Consignes:
- 1) Répondez à ces questions sur l'extrait consacré aux perspectives de l'économie mondiale :
(a) Qu'est-ce qui faiblit en même temps que les échanges commerciaux ?
(b) Quand plusieurs grands marchés émergents ont-ils subi de fortes pressions financières ?
(c) Quelle édition des Perspectives économiques mondiales de la Banque mondiale est citée ?
- 2) Recopiez tout le passage de l'extrait sur l'économie mondiale, depuis « Les perspectives de » jusqu'à « nombreuses autres économies. », en remplaçant « marchés émergents » par « pays émergents ».

Extrait du document:
=======
Les perspectives de l’économie mondiale en 2019 se sont assombries.
Les échanges commerciaux et les investissements internationaux faiblissent. Les tensions commerciales restent vives. Plusieurs grands marchés émergents ont subi de fortes pressions financières l’année dernière. Dans ce contexte difficile, la croissance devrait stagner en 2019 dans les marchés émergents et les économies en développement. Parmi les pays très tributaires des exportations de produits de base, la reprise sera probablement beaucoup plus lente que ce qu’on avait pu espérer. On s’attend en outre à un ralentissement de la croissance dans de nombreuses autres économies.

De surcroît, l’édition de janvier 2019 des Perspectives économiques mondiales de la Banque mondiale évoque une augmentation de la probabilité d’une croissance encore plus faible que prévu.
=======
Données:

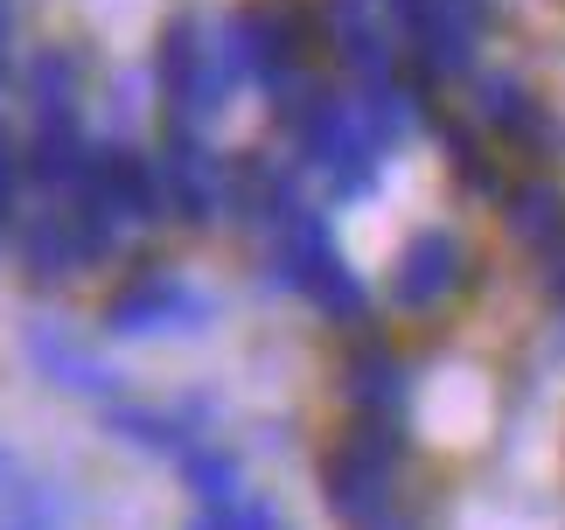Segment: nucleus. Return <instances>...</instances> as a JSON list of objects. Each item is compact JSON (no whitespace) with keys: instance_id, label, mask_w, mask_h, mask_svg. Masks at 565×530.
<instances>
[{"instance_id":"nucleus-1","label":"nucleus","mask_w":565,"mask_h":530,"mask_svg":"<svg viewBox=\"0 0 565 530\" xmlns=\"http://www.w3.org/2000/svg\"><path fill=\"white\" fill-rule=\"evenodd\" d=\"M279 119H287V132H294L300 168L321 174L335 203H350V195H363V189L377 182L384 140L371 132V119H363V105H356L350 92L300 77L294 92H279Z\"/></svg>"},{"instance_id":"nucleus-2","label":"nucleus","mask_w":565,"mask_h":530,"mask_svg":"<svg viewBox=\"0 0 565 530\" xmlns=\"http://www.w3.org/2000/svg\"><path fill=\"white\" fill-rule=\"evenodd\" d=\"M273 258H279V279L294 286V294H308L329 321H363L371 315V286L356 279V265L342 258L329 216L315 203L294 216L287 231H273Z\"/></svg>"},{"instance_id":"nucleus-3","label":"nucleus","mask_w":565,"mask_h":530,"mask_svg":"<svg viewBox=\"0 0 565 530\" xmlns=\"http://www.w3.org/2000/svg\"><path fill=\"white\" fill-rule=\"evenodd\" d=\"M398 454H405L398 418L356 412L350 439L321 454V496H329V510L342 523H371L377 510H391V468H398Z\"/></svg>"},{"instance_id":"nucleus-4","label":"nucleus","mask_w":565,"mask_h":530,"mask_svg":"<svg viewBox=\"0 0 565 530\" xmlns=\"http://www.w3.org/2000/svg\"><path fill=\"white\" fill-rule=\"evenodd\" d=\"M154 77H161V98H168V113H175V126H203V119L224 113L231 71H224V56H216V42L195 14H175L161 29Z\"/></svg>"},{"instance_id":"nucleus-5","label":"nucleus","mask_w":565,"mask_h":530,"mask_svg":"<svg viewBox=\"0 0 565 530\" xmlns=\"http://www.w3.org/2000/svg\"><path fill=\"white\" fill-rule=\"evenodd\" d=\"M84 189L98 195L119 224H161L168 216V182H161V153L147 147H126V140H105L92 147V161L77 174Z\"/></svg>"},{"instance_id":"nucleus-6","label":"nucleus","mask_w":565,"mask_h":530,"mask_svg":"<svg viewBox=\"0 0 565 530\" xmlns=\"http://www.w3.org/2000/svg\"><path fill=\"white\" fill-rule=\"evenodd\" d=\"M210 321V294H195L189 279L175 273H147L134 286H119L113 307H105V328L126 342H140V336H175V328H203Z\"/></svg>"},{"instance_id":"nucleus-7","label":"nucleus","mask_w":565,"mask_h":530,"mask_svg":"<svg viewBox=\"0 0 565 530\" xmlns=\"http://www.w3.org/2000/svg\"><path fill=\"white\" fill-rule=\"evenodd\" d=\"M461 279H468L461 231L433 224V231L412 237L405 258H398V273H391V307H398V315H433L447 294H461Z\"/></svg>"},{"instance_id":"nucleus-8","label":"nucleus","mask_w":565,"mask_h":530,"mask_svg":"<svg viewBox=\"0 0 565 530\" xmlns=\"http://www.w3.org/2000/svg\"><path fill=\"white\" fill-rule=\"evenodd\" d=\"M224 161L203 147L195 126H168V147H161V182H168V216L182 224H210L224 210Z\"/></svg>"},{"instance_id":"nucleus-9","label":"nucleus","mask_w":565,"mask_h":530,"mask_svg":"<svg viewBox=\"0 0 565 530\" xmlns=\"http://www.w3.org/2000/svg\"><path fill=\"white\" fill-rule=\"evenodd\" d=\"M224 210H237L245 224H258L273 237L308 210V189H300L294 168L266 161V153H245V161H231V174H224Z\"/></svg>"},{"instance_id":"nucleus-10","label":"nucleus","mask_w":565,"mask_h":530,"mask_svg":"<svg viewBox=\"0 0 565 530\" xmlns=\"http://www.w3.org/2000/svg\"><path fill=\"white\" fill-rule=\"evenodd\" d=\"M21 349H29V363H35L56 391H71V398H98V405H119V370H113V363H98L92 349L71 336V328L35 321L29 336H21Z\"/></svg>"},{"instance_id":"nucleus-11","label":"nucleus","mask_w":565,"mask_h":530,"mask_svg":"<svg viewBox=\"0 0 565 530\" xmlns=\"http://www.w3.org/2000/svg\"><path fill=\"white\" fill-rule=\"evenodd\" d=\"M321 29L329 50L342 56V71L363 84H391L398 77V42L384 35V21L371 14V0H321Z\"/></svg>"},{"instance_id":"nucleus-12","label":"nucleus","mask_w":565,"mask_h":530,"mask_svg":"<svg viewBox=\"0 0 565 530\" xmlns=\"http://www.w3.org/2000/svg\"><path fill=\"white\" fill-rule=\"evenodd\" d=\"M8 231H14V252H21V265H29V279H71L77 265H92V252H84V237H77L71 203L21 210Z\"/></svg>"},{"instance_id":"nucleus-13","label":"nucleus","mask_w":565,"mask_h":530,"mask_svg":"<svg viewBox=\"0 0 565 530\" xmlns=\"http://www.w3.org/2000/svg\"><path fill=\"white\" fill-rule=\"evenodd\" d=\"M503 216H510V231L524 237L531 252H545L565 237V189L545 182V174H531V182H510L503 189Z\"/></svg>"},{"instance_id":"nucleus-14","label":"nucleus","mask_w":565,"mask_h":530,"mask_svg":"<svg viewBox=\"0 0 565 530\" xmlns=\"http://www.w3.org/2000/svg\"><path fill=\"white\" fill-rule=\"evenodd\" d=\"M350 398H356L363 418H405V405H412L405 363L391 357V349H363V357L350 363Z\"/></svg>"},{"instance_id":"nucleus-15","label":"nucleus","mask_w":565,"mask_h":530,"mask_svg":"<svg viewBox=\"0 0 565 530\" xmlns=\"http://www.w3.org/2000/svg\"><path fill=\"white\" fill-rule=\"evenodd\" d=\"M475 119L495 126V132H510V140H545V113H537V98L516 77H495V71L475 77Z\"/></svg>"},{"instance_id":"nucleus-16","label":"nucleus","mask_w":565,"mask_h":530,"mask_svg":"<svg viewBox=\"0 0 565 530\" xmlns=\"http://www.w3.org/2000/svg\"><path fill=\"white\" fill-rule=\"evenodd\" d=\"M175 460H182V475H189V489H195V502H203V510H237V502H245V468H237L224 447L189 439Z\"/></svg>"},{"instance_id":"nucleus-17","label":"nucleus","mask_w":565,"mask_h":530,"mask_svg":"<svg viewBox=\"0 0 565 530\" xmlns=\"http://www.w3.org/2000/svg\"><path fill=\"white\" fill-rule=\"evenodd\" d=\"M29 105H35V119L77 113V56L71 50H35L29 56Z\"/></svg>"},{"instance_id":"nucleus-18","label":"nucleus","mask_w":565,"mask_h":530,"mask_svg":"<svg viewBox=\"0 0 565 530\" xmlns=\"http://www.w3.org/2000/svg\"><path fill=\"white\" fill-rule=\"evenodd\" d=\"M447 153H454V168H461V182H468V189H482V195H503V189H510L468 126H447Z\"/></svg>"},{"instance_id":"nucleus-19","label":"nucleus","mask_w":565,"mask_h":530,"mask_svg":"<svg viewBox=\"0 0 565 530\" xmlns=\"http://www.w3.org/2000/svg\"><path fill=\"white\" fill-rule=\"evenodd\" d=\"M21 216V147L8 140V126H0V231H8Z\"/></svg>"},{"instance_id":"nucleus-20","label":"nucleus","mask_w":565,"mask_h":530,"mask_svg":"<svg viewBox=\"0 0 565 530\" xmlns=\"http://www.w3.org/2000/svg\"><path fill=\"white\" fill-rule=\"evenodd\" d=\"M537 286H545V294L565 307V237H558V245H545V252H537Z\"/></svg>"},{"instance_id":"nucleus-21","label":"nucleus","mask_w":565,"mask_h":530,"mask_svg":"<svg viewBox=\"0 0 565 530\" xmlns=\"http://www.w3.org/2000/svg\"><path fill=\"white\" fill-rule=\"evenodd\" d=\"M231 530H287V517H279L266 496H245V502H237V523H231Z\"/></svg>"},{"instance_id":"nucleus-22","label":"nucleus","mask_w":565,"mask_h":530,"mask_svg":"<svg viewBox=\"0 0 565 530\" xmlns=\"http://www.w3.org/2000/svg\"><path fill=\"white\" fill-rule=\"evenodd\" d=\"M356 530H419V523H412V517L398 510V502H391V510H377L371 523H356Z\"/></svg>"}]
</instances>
=======
Réponses:
- 1)
(a) Les investissements internationaux.
(b) L'année dernière.
(c) L'édition de janvier 2019.

- 2)
Les perspectives de l’économie mondiale en 2019 se sont assombries.
Les échanges commerciaux et les investissements internationaux faiblissent. Les tensions commerciales restent vives. Plusieurs grands pays émergents ont subi de fortes pressions financières l’année dernière. Dans ce contexte difficile, la croissance devrait stagner en 2019 dans les pays émergents et les économies en développement. Parmi les pays très tributaires des exportations de produits de base, la reprise sera probablement beaucoup plus lente que ce qu’on avait pu espérer. On s’attend en outre à un ralentissement de la croissance dans de nombreuses autres économies.